Reproduce the article below on the Weight Watchers Australian ad word for word, in full.

____ SUPPLIED TEXT

Another company has ripped a page out of Dove’s “advertising via female empowerment” handbook. And it comes from a relatively unexpected source: Weight Watchers.

The new Australian spot is unlike its unsubtle American predecessors in the weight-loss space. There’s no mention of food, diet, or celebrity — no svelte Jennifer Hudson serenading her former, larger, self. In fact,the ad, titled “Awaken Your Incredible,” is about every single personal struggle (from falling in love, to having a baby, to standing up for what you believe in at work) except for losing weight. If you don’t spot the small Weight Watchers’ insignia, you would never know what the inspirational ad was for.

Beauty companies have recently adopted the tactic of not even mentioning what their primarily cosmetic products do in their ads. Pantene Philippines doesn’t talk about how its shampoo makes your hair thicker and shinier, it inspires women to break down sexist workplace stereotypes. (Though it does promotes this theme with a #shinestrong hashtag which could be about hair or about our inner selves. The line is deliberately ambigous.) CoverGirl produces short documentaries on what “Girls Can” do. (Spoiler alert: everything). Dove famously talks about inner rather than outer beauty in a block buster series of videos that have been shared hundreds of millions of times. And empowerment advertising, although still seen as mining our insecurities by some, tends to go mega-viral because women are far more inclined to share a feel-good girl power message than a traditional ad–even when they know the goal of the spot is to encourage us to identify with a diet or cosmetic product.

________
____ SUPPLIED INFORMATION

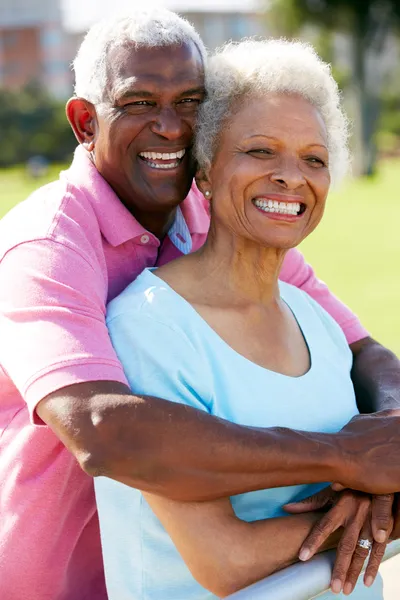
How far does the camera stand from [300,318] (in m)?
2.53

________

# ANSWER FOR THIS EXERCISE:
Another company has ripped a page out of Dove’s “advertising via female empowerment” handbook. And it comes from a relatively unexpected source: Weight Watchers.

The new Australian spot is unlike its unsubtle American predecessors in the weight-loss space. There’s no mention of food, diet, or celebrity — no svelte Jennifer Hudson serenading her former, larger, self. In fact,the ad, titled “Awaken Your Incredible,” is about every single personal struggle (from falling in love, to having a baby, to standing up for what you believe in at work) except for losing weight. If you don’t spot the small Weight Watchers’ insignia, you would never know what the inspirational ad was for.

Beauty companies have recently adopted the tactic of not even mentioning what their primarily cosmetic products do in their ads. Pantene Philippines doesn’t talk about how its shampoo makes your hair thicker and shinier, it inspires women to break down sexist workplace stereotypes. (Though it does promotes this theme with a #shinestrong hashtag which could be about hair or about our inner selves. The line is deliberately ambigous.) CoverGirl produces short documentaries on what “Girls Can” do. (Spoiler alert: everything). Dove famously talks about inner rather than outer beauty in a block buster series of videos that have been shared hundreds of millions of times. And empowerment advertising, although still seen as mining our insecurities by some, tends to go mega-viral because women are far more inclined to share a feel-good girl power message than a traditional ad–even when they know the goal of the spot is to encourage us to identify with a diet or cosmetic product.